*** Source text ***

Lower-income states like Uttar Pradesh, Rajasthan, and Bihar have shown higher relative growth post-pandemic (FY19-FY25).
This convergence is linked to increased public capital expenditure (capex) by these states in infrastructure.
Central government's capex loans to states programme has supported state revenues and investment.
Declining central tax revenues and increased state cash transfer schemes pose risks to sustaining capex.
The Centre could expand support to states through increased capex loans to maintain growth momentum.
Detailed Insights:
Pre-pandemic (FY13-FY19) data showed divergence, with lower-income states growing slower than higher-income states.
State capex improves physical infrastructure and signals reform, attracting private-sector investment and driving growth.
Strong state revenues are crucial for public capex, especially for laggard states, with central transfers playing a key role.
Weakening central tax revenues and expansive state cash transfer schemes could strain state finances and capex.
The Centre's capex loans to states programme, with outlays rising from Rs 1.20 trillion in FY21 to Rs 1.5 trillion in FY26, is crucial for sustaining state investments.
States should leverage central deregulation and eased labor laws, like the Industrial Relations Code, to attract FDI and integrate into global supply chains.
Emerging states with wage advantages can attract investment in labor-intensive sectors like textiles and footwear.
Key Concepts Involved:
Public Capital Expenditure (Capex): Government spending on infrastructure and assets to boost economic activity.
Fiscal Deficit: The difference between a government's total revenue and its total expenditure.
Foreign Direct Investment (FDI): Investment made by a firm or individual in one country into business interests located in another country.

*** End of Source text ***
*** Dataset records ***

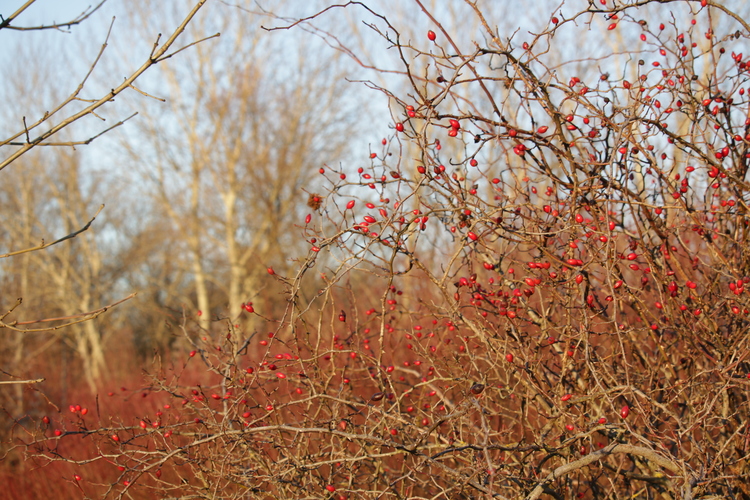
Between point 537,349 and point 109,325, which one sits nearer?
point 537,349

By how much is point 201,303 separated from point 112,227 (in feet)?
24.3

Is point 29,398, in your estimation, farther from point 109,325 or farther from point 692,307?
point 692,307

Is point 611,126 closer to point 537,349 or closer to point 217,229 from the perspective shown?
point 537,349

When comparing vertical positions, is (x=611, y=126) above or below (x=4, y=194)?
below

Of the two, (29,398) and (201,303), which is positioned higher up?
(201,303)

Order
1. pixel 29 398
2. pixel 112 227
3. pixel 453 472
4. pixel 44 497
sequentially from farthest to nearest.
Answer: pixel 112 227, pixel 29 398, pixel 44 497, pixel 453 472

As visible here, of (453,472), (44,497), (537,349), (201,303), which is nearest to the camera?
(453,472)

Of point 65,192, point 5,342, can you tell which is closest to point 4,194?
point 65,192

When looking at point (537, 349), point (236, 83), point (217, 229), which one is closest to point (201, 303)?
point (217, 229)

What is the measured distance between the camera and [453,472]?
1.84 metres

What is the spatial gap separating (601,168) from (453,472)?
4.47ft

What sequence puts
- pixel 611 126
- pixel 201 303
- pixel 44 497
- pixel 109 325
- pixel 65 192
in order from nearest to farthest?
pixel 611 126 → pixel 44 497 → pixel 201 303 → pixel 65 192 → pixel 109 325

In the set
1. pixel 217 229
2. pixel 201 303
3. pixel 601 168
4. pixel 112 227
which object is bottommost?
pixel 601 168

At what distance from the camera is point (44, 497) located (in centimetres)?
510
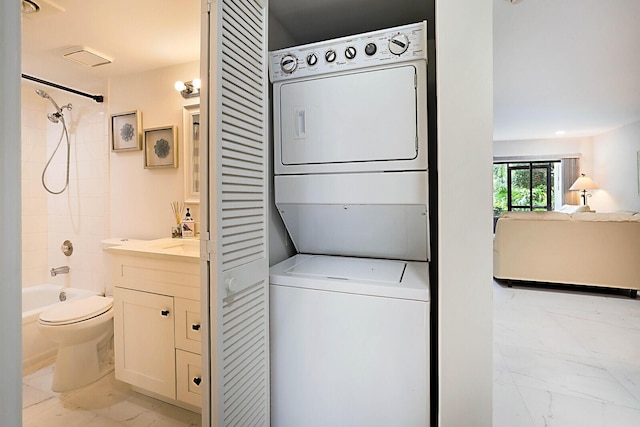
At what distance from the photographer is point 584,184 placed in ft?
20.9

*** End of Dataset records ***
*** Dataset records ***

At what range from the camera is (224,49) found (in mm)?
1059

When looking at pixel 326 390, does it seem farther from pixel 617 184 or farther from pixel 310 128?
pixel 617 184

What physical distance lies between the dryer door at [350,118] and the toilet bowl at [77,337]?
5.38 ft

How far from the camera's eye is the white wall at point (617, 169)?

*** End of Dataset records ***

### Exercise instructions
a) In the state growth summary, write out the text starting with "The Centre's capex" and going on through "boost economic activity.", substituting "garments" for "textiles".
b) Answer these questions from the state growth summary:
(i) Which three lower-income states are named as showing higher relative growth post-pandemic?
(ii) What was the outlay of the Centre's capex loans to states programme in FY21?
(iii) Which two labor-intensive sectors are named as able to attract investment to emerging states?

### Written responses
a)
The Centre's capex loans to states programme, with outlays rising from Rs 1.20 trillion in FY21 to Rs 1.5 trillion in FY26, is crucial for sustaining state investments.
States should leverage central deregulation and eased labor laws, like the Industrial Relations Code, to attract FDI and integrate into global supply chains.
Emerging states with wage advantages can attract investment in labor-intensive sectors like garments and footwear.
Key Concepts Involved:
Public Capital Expenditure (Capex): Government spending on infrastructure and assets to boost economic activity.

b)
(i) Uttar Pradesh, Rajasthan, and Bihar
(ii) Rs 1.20 trillion
(iii) Textiles and footwear